Sistema Agrícola Tradicional do Vale do Ribeira pode ser tornar Patrimônio Cultural do Brasil

Casa de pau-a-pique, Quilombo de Ivaporunduva

Desde o período colonial, o rio Ribeira do Iguape, no estado de São Paulo, viu o cultivo de mandioca, milho, feijão e arroz tornar-se o eixo estruturante do modo de vida de comunidades quilombolas que se instalaram nas suas margens. Entre o apogeu e a decadência da exploração do ouro, foi a agricultura de subsistência que permitiu a permanência dos grupos afrodescendentes nos vales e montanhas da região. Esse modo de fazer roça e os bens culturais a ele associados integram o Sistema Agrícola Tradicional das Comunidades Quilombolas do Vale do Ribeira. Muito além de uma atividade econômica, o plantar e colher estabeleceu as trocas com a natureza, os laços de parentesco e compadrio, a fabricação de materiais para o uso diário, a expressão do divino e as manifestações religiosas, de música e dança, transmitidos entre as sucessivas gerações que ali moraram. Os conhecimentos tradicionais das comunidades quilombolas alinhavam as questões de territorialidade e da conservação da agrobiodiversidade, tão importantes para a conservação da floresta do Vale do Ribeira. 

O Sistema Agrícola Tradicional (SAT) em si é um conjunto de práticas e conhecimentos agrícolas, ecológicos, sociais, religiosos e lúdicos que resultaram da experiência histórica dessas comunidades afrodescendentes no Vale do Ribeira. Com um modo de vida baseado na roça de coivara (também chamada de agricultura itinerante), os quilombolas manejaram o espaço com um padrão de ocupação itinerante, organizando o tempo em função do calendário agrícola.

Sobre o bem cultural
Sessenta pessoas participaram do mutirão da colheita de arroz, na comunidade do quilombo Morro SecoO Vale do Ribeira está situado na região sudeste do estado de São Paulo e leste do estado do Paraná, sendo que o Sistema Agrícola Tradicional das Comunidades Quilombolas se localiza às margens do rio Ribeira de Iguape, resultando da fixação de antigos agrupamentos rurais de famílias aparentadas e predominantemente negras. O processo de Registro do SAT abrange as 19 comunidades remanescentes de quilombos situadas em seis municípios do Vale do Ribeira e próximas a Unidades de Conservação de Mata Atlântica: de Morro Seco, em Iguape; de Mandira, em Cananéia; de Abobral Margem-Esquerda, de Pedro Cubas, de Pedro Cubas de Cima, de Sapatu, de Ivaporunduva, de André Lopes, de Galvão e de São Pedro, em Eldorado; de Poça, em Eldorado e Jacupiranga; de Nhunguara, em Eldorado e Iporanga; de Piririca, de Maria Rosa, de Pilões, de Bombas, de Praia Grande e de Porto Velho, em Iporanga; e de Cangume, em Itaóca.

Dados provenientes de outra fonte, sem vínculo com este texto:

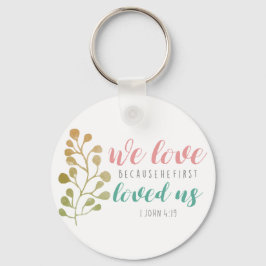 私たちは彼が私たちを最初に愛してくれたから愛している キーホルダー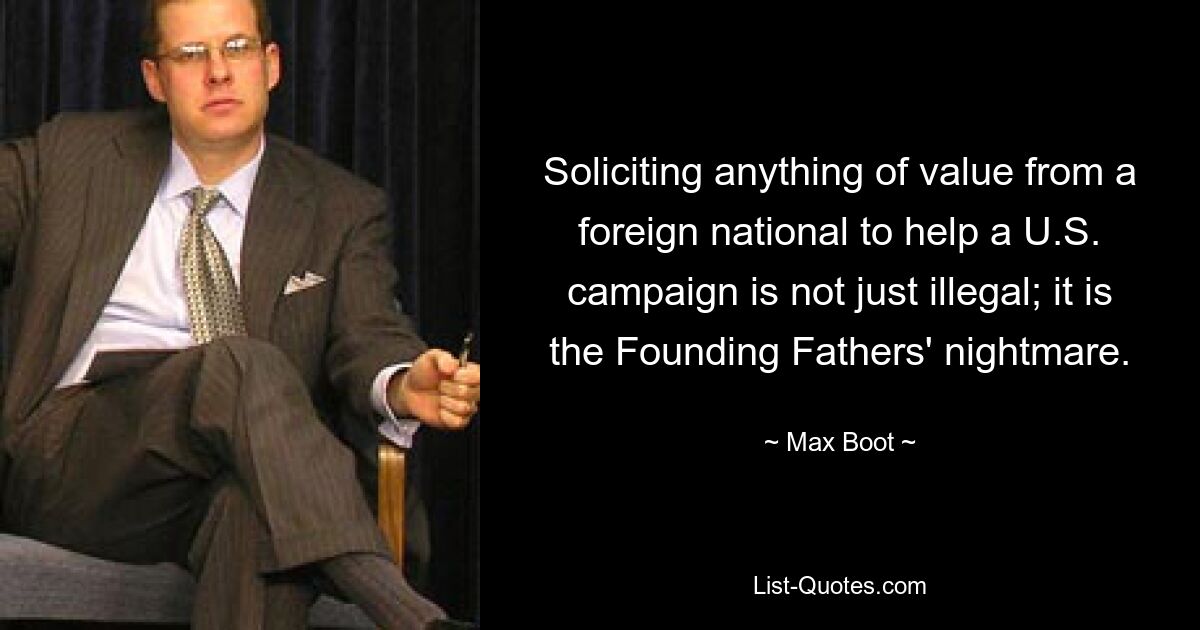 Soliciting anything of value from a foreign national to help a U.S. campaign is not just illegal; it is the Founding Fathers' nightmare. — © Max Boot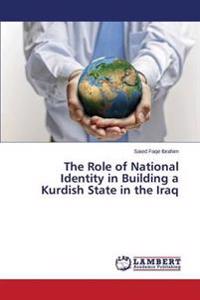 The Role of National Identity in Building a Kurdish State in the Iraq
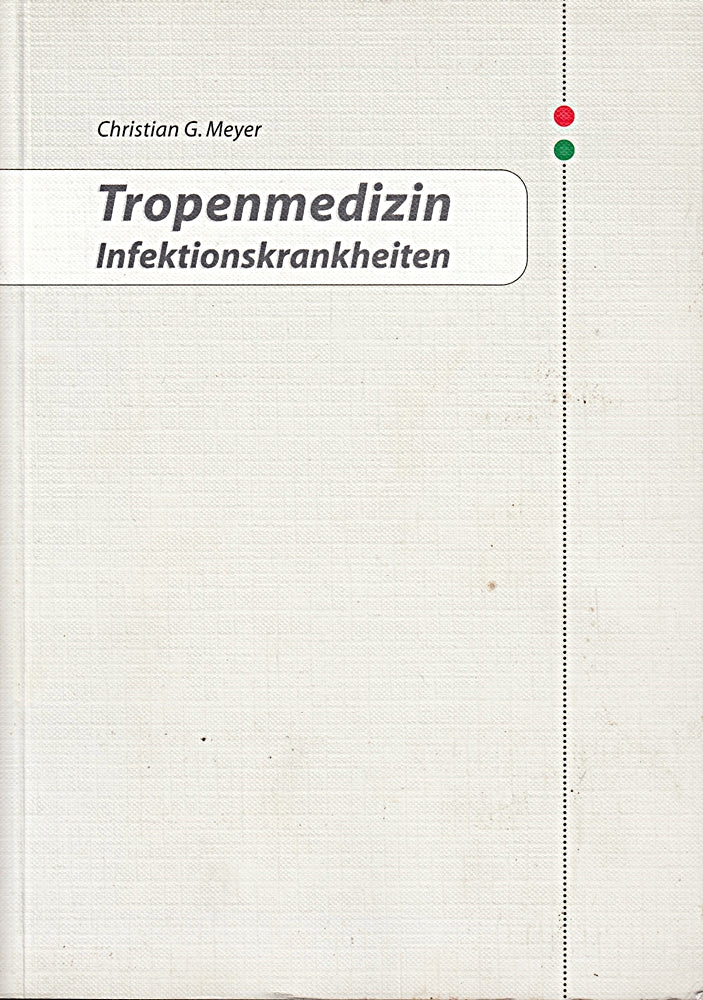 Tropenmedizin Infektionskrankheiten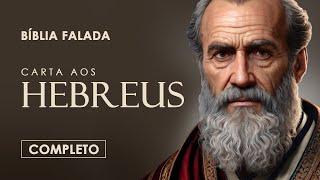 Hebreus | Completo | Bíblia Falada (A Mensagem)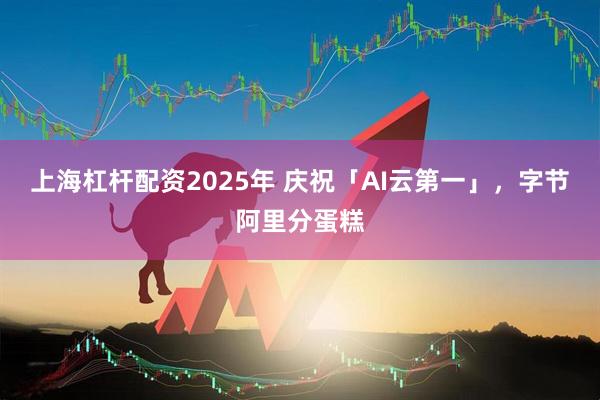 上海杠杆配资2025年 庆祝「AI云第一」，字节阿里分蛋糕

O SAT é experiência acumulada na pesquisa e observação das dinâmicas ecológicas e resultados de manejo, mas também fruto do repertório de conhecimentos que remontam origens africanas e indígenas. Transmitidos através das gerações por meio da oralidade e observação em vivências práticas, esses saberes formam as maneiras de olhar a natureza, de avaliar e de decidir sobre o manejo dos recursos naturais para a agricultura, de ensinar, de promover trocas, de sentir e de criar que estão conectados à roça. Integram um sistema de conhecimentos que asseguram o ciclo contínuo de plantio, colheita e consumo e promovem não apenas a segurança alimentar das comunidades, mas também a diversidade biológica da floresta.

Os saberes relacionados à produção agrícola extrapolam o cultivo e a colheita, pois incluem os modos de fazer o transporte e a estocagem dos grãos e demais produtos, de transformá-los em diferentes receitas culinárias, de integrar as refeições aos momentos de sociabilidade, de realizar ritos e festividades, de confeccionar instrumentos musicais e de tocá-los, de dançar, de contar histórias, de retribuir favores e honrar compromissos, de estabelecer laços de afinidade e afeto.

O registro do Sistema Agrícola Tradicional das Comunidades Quilombolas do Vale do Ribeira como Patrimônio Cultural do Brasil ampliará as ações de salvaguarda já realizadas por grupos quilombolas da região, com atividades de valorização das técnicas agrícolas tradicionais, proteção da floresta, estruturação de cadeias de comercialização, educação e transmissão de conhecimento, formação de pesquisadores, visibilidade e adequação da legislação ambiental, entre outras.